Es duro escuchar a José Luis Rodríguez Zapatero decir que “los intereses de España son lo que el Gobierno tiene que poner por delante”. Al menos es de agradecer la claridad (y crudeza) con la que expone una realidad de siempre, nuestros intereses siempre son lo primero, aunque ello suponga renunciar a lo que siempre has defendido, mirar hacia otro lado, dejar en la estacada a personas que sufren y que esperan algo de ti. Mejor no moverse si ese movimiento puede suponer perjuicios para ti, ¿y qué es España sino tú?, ese que tampoco estaría dispuesto a soportar daño alguno, siquiera molestia, por un problema que puede llegar a considerar que es únicamente de otro; ese que hoy sale a la calle reclamando los derechos de esos otros y mañana lo haría por sufrir las consecuencias de su defensa, sin llegar a establecer lazos de causalidad entre una y otra cosa, siempre a salvo la dignidad intelectual y moral de uno; ese que hoy aprovecha para realizar declaraciones furibundas por la desidia y mañana por la iniciativa, sin contradicción alguna porque la clave no es el análisis de lo que digo sino el objeto de mis críticas. Y los intereses de España son también los intereses de mi partido, la necesidad de seguir amarrado al poder (¿de qué sirve estar en el poder si constantemente he de renunciar a lo que quiero hacer con él?), el silencioso y sinuoso proceso de acomodación en el pensamiento que desde el poder se defiende, la obligación de tener contenta a la mayoría, en una deriva hacia una ¿ideología? simplista y gratificante que pueda proporcionar réditos políticos.
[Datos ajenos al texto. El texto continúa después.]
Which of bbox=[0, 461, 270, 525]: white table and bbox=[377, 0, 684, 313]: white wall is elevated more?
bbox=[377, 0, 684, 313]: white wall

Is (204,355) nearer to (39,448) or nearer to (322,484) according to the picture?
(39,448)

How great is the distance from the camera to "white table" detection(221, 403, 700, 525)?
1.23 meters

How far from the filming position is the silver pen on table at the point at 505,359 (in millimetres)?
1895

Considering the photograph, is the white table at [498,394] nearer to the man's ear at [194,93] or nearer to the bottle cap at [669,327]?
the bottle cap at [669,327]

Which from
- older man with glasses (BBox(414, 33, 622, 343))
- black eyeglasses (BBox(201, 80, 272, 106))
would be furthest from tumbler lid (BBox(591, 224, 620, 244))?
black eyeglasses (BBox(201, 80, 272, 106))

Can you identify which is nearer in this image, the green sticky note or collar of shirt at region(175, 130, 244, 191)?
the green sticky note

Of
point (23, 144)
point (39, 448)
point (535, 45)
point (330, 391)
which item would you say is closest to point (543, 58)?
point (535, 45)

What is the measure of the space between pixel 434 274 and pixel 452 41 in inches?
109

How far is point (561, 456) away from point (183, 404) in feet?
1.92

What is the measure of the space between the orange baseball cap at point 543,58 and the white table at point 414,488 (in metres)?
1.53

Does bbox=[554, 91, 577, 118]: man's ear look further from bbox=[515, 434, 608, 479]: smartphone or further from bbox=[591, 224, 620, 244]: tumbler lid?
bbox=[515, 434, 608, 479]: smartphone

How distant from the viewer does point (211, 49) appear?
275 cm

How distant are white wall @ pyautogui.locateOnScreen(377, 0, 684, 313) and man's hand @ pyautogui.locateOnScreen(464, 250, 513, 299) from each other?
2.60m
Son los réditos políticos los que provocan las descaradas tomas de postura de los Rajoy, Cospedal, Pons y compañía. Empezamos en la perplejidad cuando oímos a la Dolores que el Gobierno español tiene que estar al lado del pueblo saharaui, o vemos con asombro la desfachatez con que Esteban se suma a la cabecera de la manifestación de este sábado pasado o las descalificaciones superlativas a las que Mariano nos tiene acostumbrados. Perplejidad que ya empieza a generarnos ganas de vomitar, de vomitar la hipocresía que quieren vendernos como verdad, la sobreactuación que quieren que aparente naturalidad, la perversidad que quieren hacer pasar como compromiso. ¿A qué jugamos?
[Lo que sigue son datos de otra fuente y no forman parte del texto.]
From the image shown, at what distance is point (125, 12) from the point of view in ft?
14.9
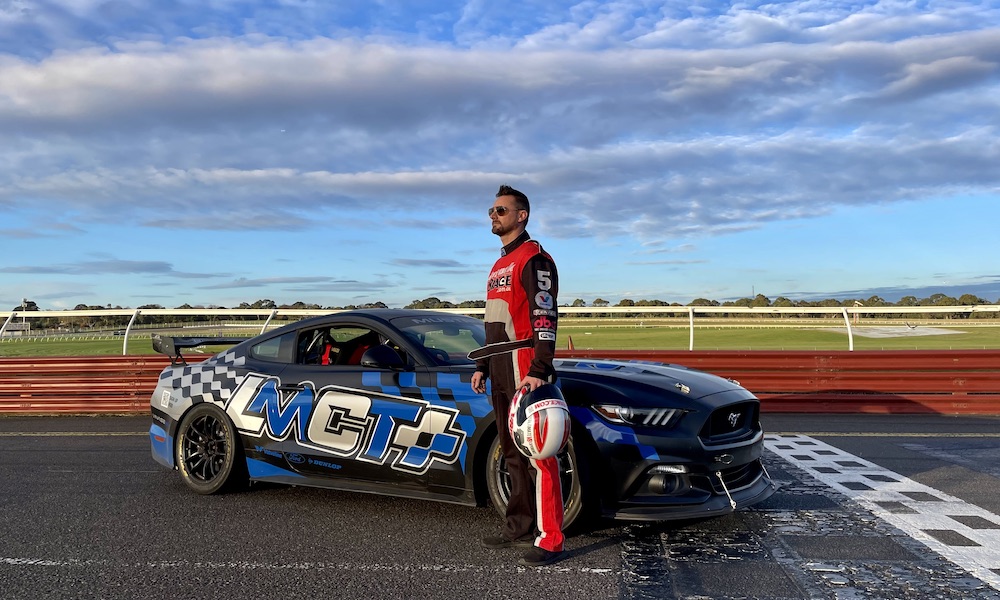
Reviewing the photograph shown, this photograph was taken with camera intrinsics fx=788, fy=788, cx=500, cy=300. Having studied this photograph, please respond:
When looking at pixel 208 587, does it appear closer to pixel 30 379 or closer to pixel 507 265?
pixel 507 265

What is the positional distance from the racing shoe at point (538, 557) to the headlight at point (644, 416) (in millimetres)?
817

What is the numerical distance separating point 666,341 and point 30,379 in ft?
49.0

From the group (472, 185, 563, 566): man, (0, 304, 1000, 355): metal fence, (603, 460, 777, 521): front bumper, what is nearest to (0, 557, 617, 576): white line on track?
(472, 185, 563, 566): man

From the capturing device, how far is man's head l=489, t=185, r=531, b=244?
172 inches

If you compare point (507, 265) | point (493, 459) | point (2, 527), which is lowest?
point (2, 527)

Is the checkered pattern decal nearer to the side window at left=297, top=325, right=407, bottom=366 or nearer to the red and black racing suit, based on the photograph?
the side window at left=297, top=325, right=407, bottom=366

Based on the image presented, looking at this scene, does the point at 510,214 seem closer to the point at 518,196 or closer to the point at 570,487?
the point at 518,196

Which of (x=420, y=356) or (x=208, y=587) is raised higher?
(x=420, y=356)

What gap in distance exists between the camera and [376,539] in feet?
15.4

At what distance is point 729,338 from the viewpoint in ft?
72.1

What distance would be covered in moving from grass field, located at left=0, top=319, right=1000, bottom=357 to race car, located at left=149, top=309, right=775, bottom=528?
24.3 ft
Jugamos a que los otros no nos interesan, los débiles, los que no tienen nada que ofrecernos, sólo nos incomodan; nos pueden servir, acaso, de pin que colocarnos en la solapa o momentáneamente en nuestras vidas, pero que preferimos permanezcan allí, con sus problemas, con sus dolores y sufrimientos, donde estos, a lo más, son portada de diarios o noticias lastimosas de telediarios. Los pobres siempre han sido un estorbo para todos, porque los beneficios materiales siempre vienen de los ricos y poderosos y es con ellos con quienes interesa estar a bien, porque el dolor cercano termina por desagradarnos, por contrariarnos, porque suponen una amenaza para nuestro nivel de vida y para nuestra calma, para nuestros periodos de bonanza. Por eso, siempre mejor allí, en su desierto, con sus calamidades que periódicamente podamos atender, con sus reivindicaciones que ocasionalmente nos permitan ser “solidarios”; sin ser conscientes de nuestro propio desierto en el que terminaremos, antes o después, derretidos por nuestra falta de valores o devorados por nuestro exceso de grasa.